Monday, 13 February 2017

Concrete Poetry, Fluxus & The Situationists at Tate Britain

£4.75 for a piece of cake?! I ask you. That's Tate Britain's cafe for you. Very bourgeois and so, naturally, such prices reflect and, I might say, symbolise what's wrong not only with that cafe but the art world in general which, as you'll be aware, especially if you're British and particularly conscious of the class system, is overwhelmingly bourgeois, a situation which frequently prompts me to ponder, as I queue in the Tate members bar, no less, how many other members of the working class are in the room? 'So how come you're there?' I hear you ask. Because between us membership is affordable and it's a far cheaper way of seeing shows, specifically those one wishes to visit more than once, than not being a member. That aside, I confess, I'm terribly aspirational and wish to pass myself off as a member of the educated class rather than always eat or drink amongst my own who, on the whole, I am more likely to be able to extract a tooth from than a conversation about Robert Rauschenberg.

Task 1:
Go to a common cafe.
Ask everyone in there if they've seen the Rauschenberg show.
Repeat in a new cafe until someone says 'Yes'.

But we're not paying £4.75 for a piece of cake. Little did I know, however, that ten minutes after drinking a shared coffee (filtered, £2.50, over which LJ resumed her ongoing tirade against rip-off cafe prices whilst I smoked a roll-up, just to reaffirm my proper working class status) that we would be looking at what was to me a far more interesting exhibition than the Paul Nash one which lured us to Tate Britain in the first place..., Paul Nash. Being members we thought 'Why not?' I was familiar with his war paintings, of course and was prepared to be impressed by his others. Indeed I was, especially one landscape, the name of which escapes me, but he had rendered the sea wall and beach quite geometric. Others left me cold. Looking at them, I found little to admire and even thought 'These could be landscape paintings by any competent Sunday artist of the time'. Perhaps that's a terrible thing to say; even ignorant. I don't care. The interiors I liked even less. I wasn't impressed by any supposed 'Surrealist' qualities. Move on...

...we entered the Unit One room and I was struck by a painting to our left - 'That's amazing!' It was Ben Nicholson's 1933 (milk and plain chocolate). Nicholson was a member of the group, Unit One. By this time I needed a coffee. Having had one, we happened to pass a room, the sign to which announced: THE NIMAI CHATTERJI COLLECTION OF 20TH CENTURY AVANT-GARDE DOCUMENTATION. The what? Well, let's have a look...

...Christ almighty! What's going on here? So, dear reader, began a journey through the archive of Nimai Chetterji, who happened to be in touch with most of the key players in the Concrete Poetry, Fluxus and Situationist movements during the 60s. I could hardly believe my eyes...

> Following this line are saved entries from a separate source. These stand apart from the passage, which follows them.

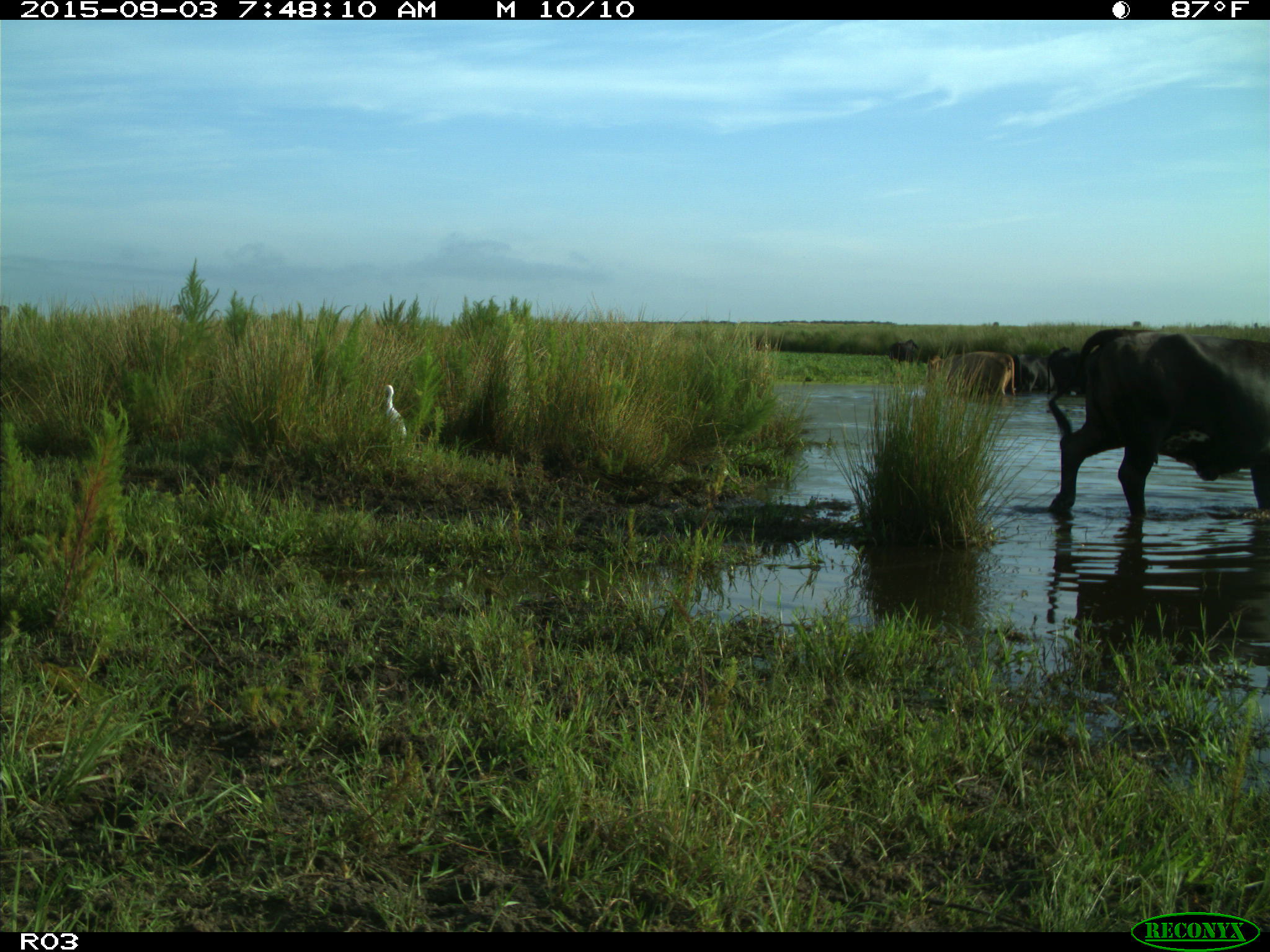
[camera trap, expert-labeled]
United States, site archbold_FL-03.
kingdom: Animalia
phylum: Chordata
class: Mammalia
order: Artiodactyla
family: Bovidae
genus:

...Paul Nash was forgotten. I had found something much closer to my heart. These 'works of art', I thought, would not be held in high regard by most of the mob attending the Hockney and Nash shows. After all, there's little painting involved, nothing framed...a lot of print...what's the point? How could one possibly explain the brilliance of a Fluxus box? 

Best not to even try, or wonder how one would try. These are things one 'gets' or doesn't, just like Concrete Poetry. Whether subverting language or the art world generally, these movements represent part of the great gesture against all that is pompous and bourgeois about Art... modes of expression, fresh pranks to play. And in the boxes on the wall across the room, along with some of Ed Ruscha's artist's books... out - here come The Situationists! There was even correspondence from Guy Debord to Chetterji, in French, unfortunately for me. By now I was mumbling incoherently, reduced to a child-like state of excitement. I had not seen many of these original documents. If you wish to see them, the exhibition is on until April 2 at Tate Britain. It's free too.